In two sentences, how would you summarize the passage on Nigeria's public debt below?

Reading text>

--- start ---

The Federal Government under President Muhammadu Buhari and the 36 states of the federation as well as the Federal Capital Territory have borrowed N7.51tn in the last two years, statistics have revealed.

As of June 30, 2015, just a month after the present crop of leaders took over the leadership of the country, Nigeria’s total debt stood at N12.12tn.

However, as of June 2017, the nation’s total debt had climbed to N19.63tn, according to the latest debt statistics obtained from the Debt Management Office.

The debt stock data released by the DMO revealed that the total public debt stock (external and domestic debt stock of the Federal Government and sub-nationals) as of the end of June was N19.63tn (about $64.19bn at N305.9/$1), made up of external debt stock of N4.6tn (about $15.05bn) and domestic debt stock of N15.03tn (about $49.15bn).

The DMO said in a statement posted on its portal on Sunday, “The domestic debt stock of the Federal Government and sub-nationals accounted for 76.56 per cent of the total public debt stock, while their external debt stock accounted for 23.44 per cent.

“Furthermore, the total public debt stock increased by 2.5 per cent from N19.16tn (about $62.54bn) to N19.64tn (about $64.19bn), during the period under review.

--- end ---

Information provided>
--- start ---

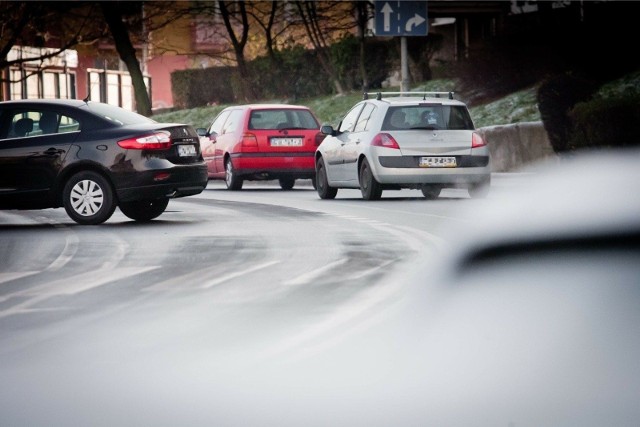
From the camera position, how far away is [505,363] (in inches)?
167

--- end ---

Completed task>
Statistics from the Debt Management Office show that over two years, Nigeria's Federal Government under President Muhammadu Buhari, the 36 states and the Federal Capital Territory borrowed N7.51tn, raising total debt from N12.12tn as of June 30, 2015, to N19.63tn as of June 2017. Of that total, domestic debt of N15.03tn made up 76.56 percent and external debt of N4.6tn made up 23.44 percent.